▸ **EXCERPT**:
▬▬▬▬▬▬

25. And he said Render the whole prophecy thus:

Cursed be Canaan,

A servant of servants let him be unto his brethren .

And he said:

Blessed be Jehovah, God of Shem;

And let Canaan be a servant unto them .

Let God enlarge Japheth,

And let him dwell in the tents of Shem,

And let Canaan be a servant unto them .

The futures in this passage have an imperative sense, the prediction taking the form of blessing and imprecation. It will be noted, that in reference to both Shem and Japheth the plural pronoun them is used, showing that each patriarch’s name is used in a collective sense, embracing his posterity. The preposition and suffix למו is incorrectly rendered his in our version, although the margin gives the real meaning. Comp. Ges., Gr., §103, 2, note. There is a play upon words, after the favourite method of the Old Testament writers and speakers, which cannot be well shown in translation. Japheth signifies enlargement, and Noah uses, in the blessing, the verb from which the name is derived. The predictions touched the individuals addressed only as they were interested in their posterity. The sin of Ham and the etymology of the names, furnish starting points for prophecies of world-wide interest. Noah is now, for the first time, made to understand the prophetic significance of the names which, under divine guidance, he had given his children, as Lamech, his father, saw that Noah would be Noah, or Rest, to mankind. The filial piety of Shem and Japheth was the means by which the revealing Spirit lifted the curtain of the future, and showed Noah how the knowledge of Jehovah should make the children of Shem illustrious ( שׁם , name, a great name), how the descendants of Japheth should be spread over vast continents yet unknown, while the sensual impiety of Ham typified the degradation of the children of Canaan, his son, who should be enslaved or exterminated by the Shemites, as the reward of their dreadful iniquities. But this foresight had no causative power, and in no sense necessitated the sin or holiness of those far-off generations; for necessary sin or holiness is an impossibility. Their actions were foreseen, not foreordained.

▬▬▬▬▬▬

▸ **DATASET EXCERPT**:

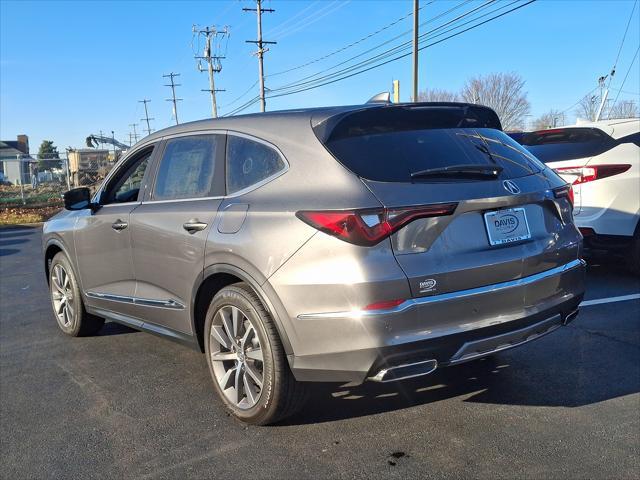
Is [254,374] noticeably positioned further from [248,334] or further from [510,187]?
[510,187]

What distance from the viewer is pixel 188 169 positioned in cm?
397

▬▬▬▬▬▬

▸ **TASKS FOR THIS EXERCISE**:
1. In the commentary on Noah's prophecy, what does the name Japheth signify?
2. Continue the commentary on Noah's prophecy from its last sentence.
Set the lines aside; they have no part in this.

▸ **TASK ANSWERS**:
1. Japheth signifies enlargement.

2.
Cursed be Canaan Not Ham, as might be expected. The prediction begins with the youngest, as his sin was its immediate cause, (compare the order in Genesis 3:14-16,) and as certainly would have been the case had Noah been left to vent a natural ebullition of wrath upon his unnatural son . The curse lights only upon the descendants of Canaan, the youngest son of Ham, and father of the nations who dwelt in Canaan in the time of Abraham, and down to the era of its conquest by Joshua. It is, then, pure assumption to apply the prediction to the African families who descended from the other children of Ham. Shem and Japheth are mentioned by name, but the curse of Ham is expressly limited to Canaan. It is true that in modern times slavery has mostly fallen to the African race, but it is only in extremely modern times; and this slavery is not to be compared in universality or in severity to that which prevailed in ancient times and involved the children of Shem and Japheth as much as those of Ham. Slavery was the normal condition of the masses in the Greek and Roman world. It was a fundamental characteristic of all ancient society. Aristotle, the greatest political philosopher of antiquity, lays it down as an indispensable condition of civilization. ( Polit., i, cap. 3, 6.) Greeks enslaved Greeks, and Roman fathers, at the time of Christ, enslaved their own children.